The ED3.DENV_i domains could discriminate between the IgMs of serums that were infected by the homotypic DENV_i virus and the IgMs of serums that were uninfected by DENV, in our MAC-ELISA assays. The levels of discrimination varied with the serotype, in the decreasing order DENV1 ≥ DENV2 ≥ DENV3 > DENV4 (diagonal of Table 4). This conclusion on IgMs is reminiscent of published data on IgGs: (i) Several studies have shown that many mouse monoclonal antibodies that are specific for the DENV complex of flaviviruses, have affinities for the four serotypes of the ED3 domain and neutralization potencies of the four serotypes of DENV in the same decreasing order as above 25 29 76 . (ii) The content of human serums in IgGs against DENV after a primary infection is higher during an infection by DENV1 and lower during infections with DENV2 and DENV3 when assayed by an indirect ELISA with recombinant ED3 domains as antigens 6 . (iii) In tetravalent strategies of immunization against dengue simultaneously with attenuated strains, or E proteins, or ED3 domains of the four DENV serotypes, lower levels of neutralizing antibodies are induced against DENV3 and especially DENV4 in comparison with DENV1 and DENV2 in mice and humans 59 62 77 78 . These comparisons between our results on IgMs and published data on IgGs suggest that the AUC value might be somehow related to the “level” or “strength” of the interaction between the serum IgMs and ED3 domain under assay, in our specific experimental conditions. If such a relation was valid, we could conclude that the serum IgMs reacted the strongest with ED3.DENV1 and the weakest with ED3.DENV4, whatever the infecting serotype (rows of Table 4).
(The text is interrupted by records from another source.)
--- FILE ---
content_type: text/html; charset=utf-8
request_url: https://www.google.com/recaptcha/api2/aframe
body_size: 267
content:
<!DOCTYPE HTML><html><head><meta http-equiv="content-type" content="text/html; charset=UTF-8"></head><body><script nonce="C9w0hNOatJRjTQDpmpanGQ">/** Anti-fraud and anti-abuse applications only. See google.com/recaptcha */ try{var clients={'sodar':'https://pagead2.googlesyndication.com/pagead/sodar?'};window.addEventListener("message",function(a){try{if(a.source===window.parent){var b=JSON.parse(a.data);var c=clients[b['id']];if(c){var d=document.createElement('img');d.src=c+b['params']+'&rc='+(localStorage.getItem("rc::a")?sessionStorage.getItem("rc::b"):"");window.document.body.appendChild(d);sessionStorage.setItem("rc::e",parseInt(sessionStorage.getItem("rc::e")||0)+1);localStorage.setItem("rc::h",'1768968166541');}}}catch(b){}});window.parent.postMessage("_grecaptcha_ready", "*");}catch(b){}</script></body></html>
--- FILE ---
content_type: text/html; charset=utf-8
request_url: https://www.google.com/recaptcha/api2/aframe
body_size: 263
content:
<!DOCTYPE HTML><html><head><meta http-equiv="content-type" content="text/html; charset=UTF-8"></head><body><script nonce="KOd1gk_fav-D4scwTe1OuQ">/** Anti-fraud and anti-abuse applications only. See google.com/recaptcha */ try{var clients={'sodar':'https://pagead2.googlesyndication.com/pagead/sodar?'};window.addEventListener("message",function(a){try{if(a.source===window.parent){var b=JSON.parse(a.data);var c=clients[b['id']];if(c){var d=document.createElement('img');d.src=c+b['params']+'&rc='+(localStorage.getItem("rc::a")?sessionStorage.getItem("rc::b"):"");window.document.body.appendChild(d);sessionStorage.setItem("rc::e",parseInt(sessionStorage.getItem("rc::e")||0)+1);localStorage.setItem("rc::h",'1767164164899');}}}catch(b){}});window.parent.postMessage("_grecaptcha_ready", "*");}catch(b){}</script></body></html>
The R1 reagent gave the highest discrimination between serums infected by any one of the DENV serotypes and uninfected serums. In particular, R1 gave a discrimination equal to or higher than that of the homotypic reagent, between serums infected by a given DENV serotype and uninfected serums (Table 4). These results showed that ED3.DENV1 behaved like a consensus or universal ED3 domain for the detection of IgMs directed against any DENV serotype. They were reminiscent of published data showing that, in human secondary infections, the serum titer in IgGs against ED3.DENV1 is higher than those against the three other ED3 serotypes, regardless of the infecting DENV serotype 6 .

We showed that some R_i reagents could discriminate between human IgMs directed against the homotypic DENV_i and IgMs against heterotypic DENV_j viruses (j ≠ i). The levels of discrimination by R_i between IgMs directed against the two different DENV serotypes were not correlated with the levels of discrimination by R_i between DENV_j infected serums and DENV-uninfected serums, i.e. with the profiles of cross-reactivities. They were not correlated with the numbers of residue changes between ED3 domains. Noteworthily, R1 could discriminate between IgMs against DENV1 and IgMs against DENV2, DENV3 or DENV4, whereas R2, R3 and R4 could not discriminate between IgMs against the homotypic DENV and IgMs against DENV1 (Table 5). Any ED3 domain interacted more strongly with the IgMs against the homotypic DENV than with the IgMs against heterotypic DENVs, with one exception. Each ED3 domain interacted as strongly with the IgMs against DENV1 as with the IgMs against the homotypic DENV (row 1 of Table 5). Fine structural properties might explain these discriminations between serotypes. The R_i reagents had also significant levels of discrimination towards IgMs directed against the heterotypic DENV_j viruses (j ≠ i), taken as a whole (line 5 of Table 5), although not high enough for diagnostic tests. Data on the discrimination between DENV serotypes by ED3 domains in a MAC-ELISA had not been reported previously to our knowledge.